DEV Community

Cover image for From Data to Decisions: How Data Analysis and Machine Learning Can Drive Business Growth
Setinaz Foroudi
Setinaz Foroudi

Posted on

From Data to Decisions: How Data Analysis and Machine Learning Can Drive Business Growth

In this article, we explore and analyze a sales dataset to gain valuable insights and drive business growth. We have undertaken various steps, from data preprocessing to machine learning model training, to extract meaningful information and make informed decisions. Through this documentation, we aim to present our findings, methodologies, and recommendations to enhance sales performance, identify key customer segments, and optimize marketing strategies.

Dataset Overview

In this dataset, we have the following features:

  • ORDER_ID: Unique identifier for each order.
  • CUSTOMER_ID: Identifier for the customer who made the order.
  • PRODUCT_ID: Identifier for the product in the order.
  • ORDER_DATE: Date the order was made.
  • QUANTITY: Quantity of the product in the order.
  • UNIT_PRICE: Unit price of the product in the order.
  • TOTAL_SALES: Total sales for this order (calculated as QUANTITY * UNIT_PRICE).
  • CUSTOMER_FEATURE_1, CUSTOMER_FEATURE_2: Synthetic features representing customer properties.

• [RECORD EXTRACTS]

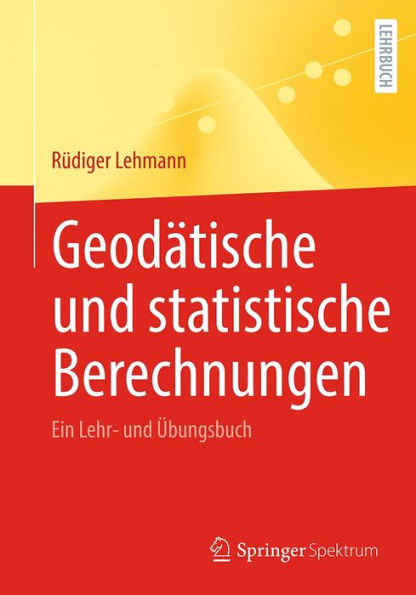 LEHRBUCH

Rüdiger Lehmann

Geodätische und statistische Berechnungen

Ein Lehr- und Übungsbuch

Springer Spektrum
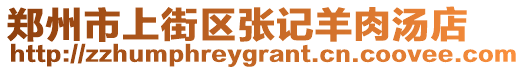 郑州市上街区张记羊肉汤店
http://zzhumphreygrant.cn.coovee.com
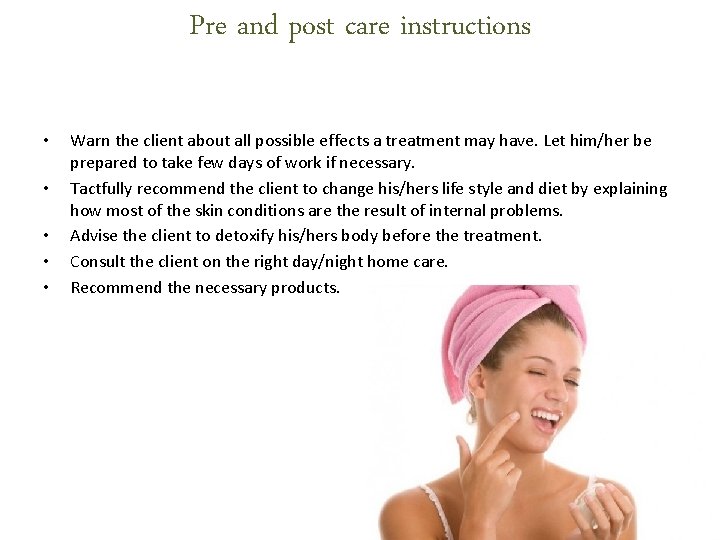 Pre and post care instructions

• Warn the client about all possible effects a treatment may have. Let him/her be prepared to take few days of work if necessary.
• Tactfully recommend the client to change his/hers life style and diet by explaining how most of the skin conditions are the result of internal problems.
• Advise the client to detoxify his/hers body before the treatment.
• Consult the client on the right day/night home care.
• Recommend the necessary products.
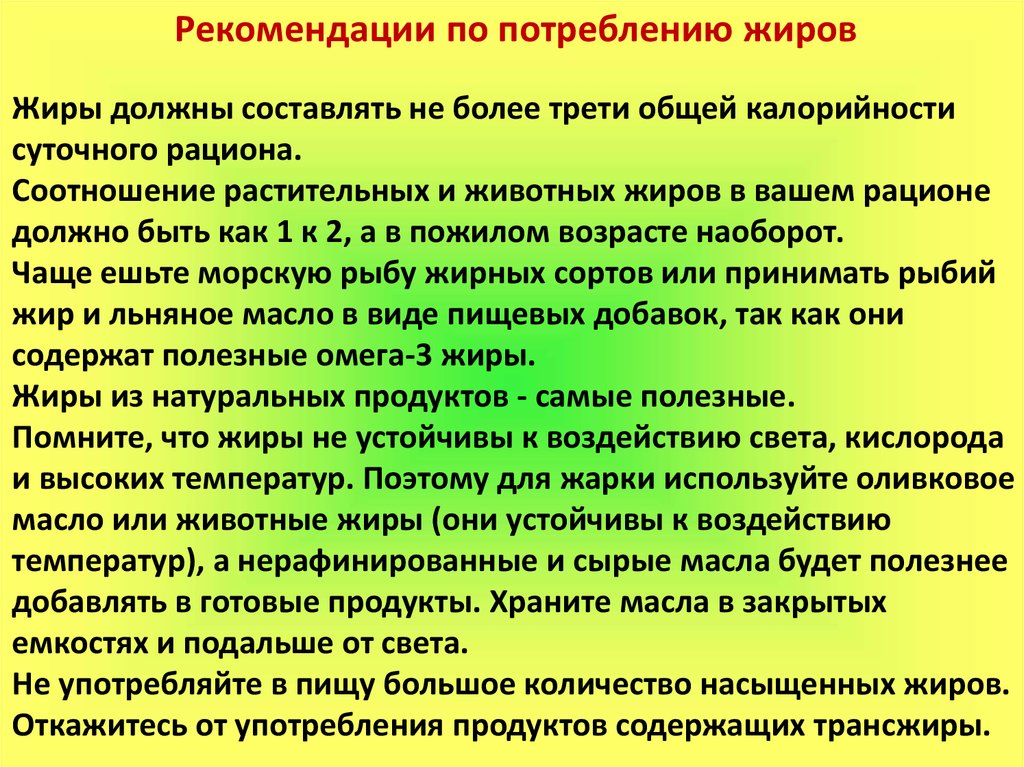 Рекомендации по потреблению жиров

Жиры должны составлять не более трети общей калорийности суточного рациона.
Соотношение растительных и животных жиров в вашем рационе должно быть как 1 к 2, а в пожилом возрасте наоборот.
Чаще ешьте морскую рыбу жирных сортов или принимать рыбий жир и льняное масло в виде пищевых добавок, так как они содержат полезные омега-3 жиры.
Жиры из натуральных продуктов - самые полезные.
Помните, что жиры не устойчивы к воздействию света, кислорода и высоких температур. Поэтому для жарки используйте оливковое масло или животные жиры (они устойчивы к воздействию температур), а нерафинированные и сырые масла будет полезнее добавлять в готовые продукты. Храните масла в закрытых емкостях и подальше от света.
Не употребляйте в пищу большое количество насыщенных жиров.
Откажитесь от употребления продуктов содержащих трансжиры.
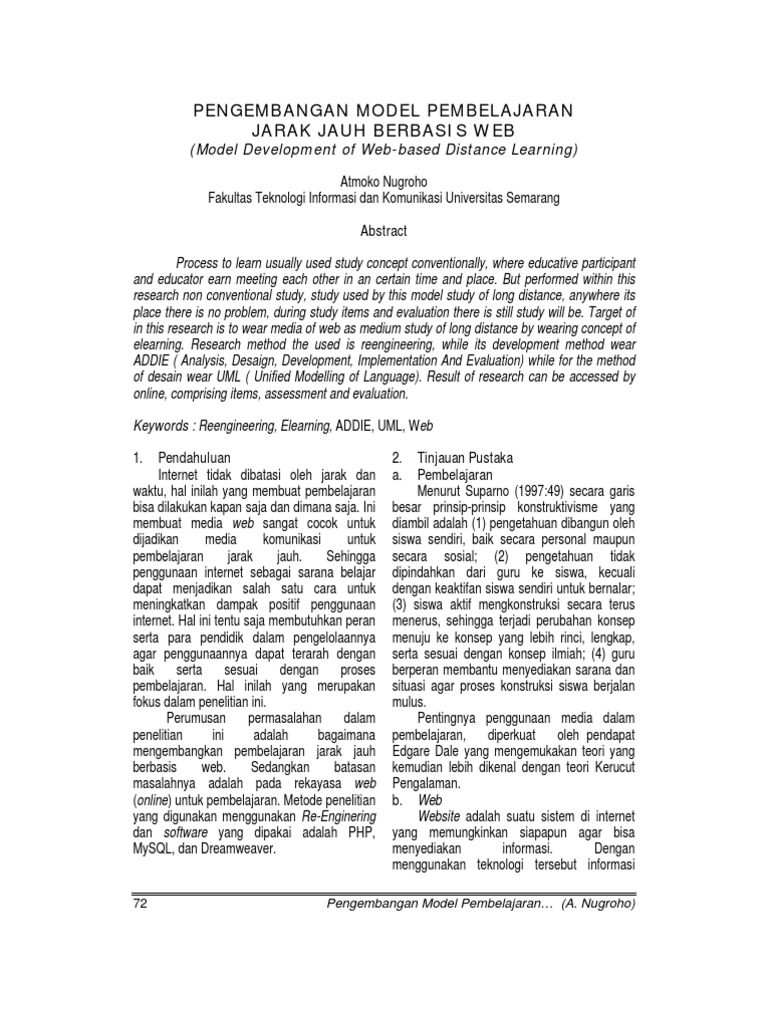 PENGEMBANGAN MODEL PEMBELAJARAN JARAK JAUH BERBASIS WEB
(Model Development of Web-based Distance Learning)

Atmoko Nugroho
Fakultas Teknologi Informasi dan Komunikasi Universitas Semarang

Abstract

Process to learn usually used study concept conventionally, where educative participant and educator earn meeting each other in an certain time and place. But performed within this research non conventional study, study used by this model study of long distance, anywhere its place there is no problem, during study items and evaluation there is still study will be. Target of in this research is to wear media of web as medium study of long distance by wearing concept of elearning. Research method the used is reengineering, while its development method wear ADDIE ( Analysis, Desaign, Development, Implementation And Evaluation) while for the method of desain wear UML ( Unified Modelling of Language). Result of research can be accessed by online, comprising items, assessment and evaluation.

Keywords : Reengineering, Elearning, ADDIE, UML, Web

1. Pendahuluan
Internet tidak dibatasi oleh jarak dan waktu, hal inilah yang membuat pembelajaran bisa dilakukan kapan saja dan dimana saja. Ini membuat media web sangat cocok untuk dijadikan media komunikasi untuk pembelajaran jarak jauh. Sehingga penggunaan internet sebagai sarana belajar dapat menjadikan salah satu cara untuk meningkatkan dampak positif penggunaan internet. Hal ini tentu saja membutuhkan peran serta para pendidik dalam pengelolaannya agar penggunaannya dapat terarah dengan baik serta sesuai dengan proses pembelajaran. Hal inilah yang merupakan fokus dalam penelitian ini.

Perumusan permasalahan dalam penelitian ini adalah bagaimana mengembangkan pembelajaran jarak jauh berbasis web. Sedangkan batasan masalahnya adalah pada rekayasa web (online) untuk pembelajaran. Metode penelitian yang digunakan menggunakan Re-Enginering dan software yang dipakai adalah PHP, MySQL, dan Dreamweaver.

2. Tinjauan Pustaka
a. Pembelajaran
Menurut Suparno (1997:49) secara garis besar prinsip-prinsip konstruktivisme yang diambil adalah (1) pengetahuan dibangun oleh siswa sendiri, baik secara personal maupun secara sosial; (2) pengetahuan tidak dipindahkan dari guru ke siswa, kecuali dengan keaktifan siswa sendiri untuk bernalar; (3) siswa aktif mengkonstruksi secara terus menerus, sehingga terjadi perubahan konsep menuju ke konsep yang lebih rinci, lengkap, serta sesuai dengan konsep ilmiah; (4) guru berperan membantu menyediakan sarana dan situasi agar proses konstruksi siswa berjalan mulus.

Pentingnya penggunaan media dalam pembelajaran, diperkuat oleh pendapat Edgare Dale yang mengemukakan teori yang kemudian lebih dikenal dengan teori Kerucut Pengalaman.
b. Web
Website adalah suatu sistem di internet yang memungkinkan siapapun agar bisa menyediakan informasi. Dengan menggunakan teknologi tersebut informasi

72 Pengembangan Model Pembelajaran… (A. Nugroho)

• [EXERCISE 1]
Summarize the sales analysis article in two sentences.
• [EXERCISE 2]
Translate this sentence from the sales analysis article into Spanish: "We have undertaken various steps, from data preprocessing to machine learning model training, to extract meaningful information and make informed decisions."
• [EXERCISE 3]
Answer these questions using the sales analysis article.
(a) What three things does the article say it aims to present?
(b) How is TOTAL_SALES calculated?
(c) What do CUSTOMER_FEATURE_1 and CUSTOMER_FEATURE_2 represent?

• [YOUR SOLUTION 1]
The article explores and analyzes a sales dataset through steps ranging from data preprocessing to machine learning model training, aiming to present findings, methods, and recommendations for improving sales performance, identifying key customer segments, and optimizing marketing strategies. The dataset's features include order, customer, and product identifiers, order date, quantity, unit price, total sales (quantity times unit price), and two synthetic customer features.

• [YOUR SOLUTION 2]
Hemos llevado a cabo varios pasos, desde el preprocesamiento de datos hasta el entrenamiento de modelos de aprendizaje automático, para extraer información significativa y tomar decisiones fundamentadas.

• [YOUR SOLUTION 3]
(a) Findings, methodologies, and recommendations.
(b) As QUANTITY * UNIT_PRICE.
(c) Synthetic features representing customer properties.